Question

Consider 5.000 mol of neon in a 208.7 cm^3 piston at 120.0 K. If the gas undergoes isometric cooling to one-half of its initial temperature and then undergoes isothermal reversible expansion to four times of its initial volume, (a) compute the work done assuming the gas behaves ideally.

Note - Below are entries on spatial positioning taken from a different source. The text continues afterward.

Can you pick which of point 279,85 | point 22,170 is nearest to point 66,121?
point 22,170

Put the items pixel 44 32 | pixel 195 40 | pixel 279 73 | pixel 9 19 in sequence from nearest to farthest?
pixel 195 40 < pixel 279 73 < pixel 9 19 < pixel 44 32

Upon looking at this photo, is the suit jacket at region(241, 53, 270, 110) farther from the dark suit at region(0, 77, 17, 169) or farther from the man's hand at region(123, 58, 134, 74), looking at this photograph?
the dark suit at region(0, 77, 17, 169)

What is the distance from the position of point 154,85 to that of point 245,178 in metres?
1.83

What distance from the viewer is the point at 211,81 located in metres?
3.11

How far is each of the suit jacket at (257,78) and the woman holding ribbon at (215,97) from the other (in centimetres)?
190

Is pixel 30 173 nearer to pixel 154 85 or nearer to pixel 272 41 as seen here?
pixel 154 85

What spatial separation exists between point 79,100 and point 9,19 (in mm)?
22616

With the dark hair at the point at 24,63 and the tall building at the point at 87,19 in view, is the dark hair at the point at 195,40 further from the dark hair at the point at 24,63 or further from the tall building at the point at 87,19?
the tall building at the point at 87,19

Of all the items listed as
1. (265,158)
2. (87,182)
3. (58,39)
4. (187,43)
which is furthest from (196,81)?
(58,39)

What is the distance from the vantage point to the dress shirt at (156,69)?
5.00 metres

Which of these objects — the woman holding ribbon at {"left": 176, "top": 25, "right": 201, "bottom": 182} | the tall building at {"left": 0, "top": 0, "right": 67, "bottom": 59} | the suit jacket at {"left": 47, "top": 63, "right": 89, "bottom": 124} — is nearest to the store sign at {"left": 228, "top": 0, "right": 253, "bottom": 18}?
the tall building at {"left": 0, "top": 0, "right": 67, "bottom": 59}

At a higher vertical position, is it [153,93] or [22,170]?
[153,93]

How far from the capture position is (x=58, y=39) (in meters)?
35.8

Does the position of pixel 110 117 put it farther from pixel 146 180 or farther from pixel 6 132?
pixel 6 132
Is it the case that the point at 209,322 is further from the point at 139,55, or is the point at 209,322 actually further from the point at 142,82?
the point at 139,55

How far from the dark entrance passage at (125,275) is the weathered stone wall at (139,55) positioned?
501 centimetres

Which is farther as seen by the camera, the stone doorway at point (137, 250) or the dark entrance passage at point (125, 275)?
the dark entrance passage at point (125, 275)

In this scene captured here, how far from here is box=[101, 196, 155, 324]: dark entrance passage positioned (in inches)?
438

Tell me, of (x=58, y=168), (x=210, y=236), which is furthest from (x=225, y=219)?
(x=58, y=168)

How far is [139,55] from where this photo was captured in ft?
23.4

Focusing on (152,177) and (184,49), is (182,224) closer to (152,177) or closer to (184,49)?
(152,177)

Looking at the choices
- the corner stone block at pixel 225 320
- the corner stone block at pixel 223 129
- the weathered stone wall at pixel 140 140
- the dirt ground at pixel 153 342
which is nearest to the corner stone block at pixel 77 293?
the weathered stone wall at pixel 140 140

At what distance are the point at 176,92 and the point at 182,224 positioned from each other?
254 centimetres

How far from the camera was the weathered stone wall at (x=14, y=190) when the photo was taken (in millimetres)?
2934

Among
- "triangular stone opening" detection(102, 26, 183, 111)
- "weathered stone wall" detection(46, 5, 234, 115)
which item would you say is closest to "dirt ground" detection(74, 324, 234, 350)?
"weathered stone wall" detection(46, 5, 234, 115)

Next, (b) compute the work done for the entire process assuming the gas behaves as a van der Waal's gas (a = 0.2050 atmL^2/mol^2, b = 1.670 x 10^-2 L/mol). (c) Compare and explain your results.

Answer #1

a.] work done in isothermal reversible expansion is given as:

w = -nRT ln (Vf/Vi) where Vf = final volume and Vi = initial volume

T = 120/2 = 60 K

Vi = 208.7 cm^3

Vf = 4 X 208.7 cm^3 = 834.8 cm^3

Put in the values in the above equation:

w = -5 mol X 8.314 J / K.mol X 60 K X ln (208.7 cm^3 / 834.8 cm^3)

w = - 2494.2 J X (-1.386)

**w = 3457.695 J**

b.] w = nRT ln [(Vf - nb) / (Vi - nb)] + n^{2}a [(1/Vf)
- (1/Vi)]

w = 5 mol X 0.0821 L atm/K.mol X 60 K X ln[(0.8348 L - 0.0835 L)
/ (0.2087 L - 0.0835 L)] + 5.125 atm.L^{2} [(1.198 L -
4.792 L)]

w = 24.63 L.atm X ln (0.7513 / 0.1252) + 5.125 atm.L^{2}
(-3.594 L^{-1})

w = 44.134 L.atm - 18.42 atm.L

**w = 25.714 L.atm**

Please note that for part B, R used is 0.0821 L.atm / mol.K , all volumes in cm^3 have been converted to L (1 cm^3 = 0.001 L).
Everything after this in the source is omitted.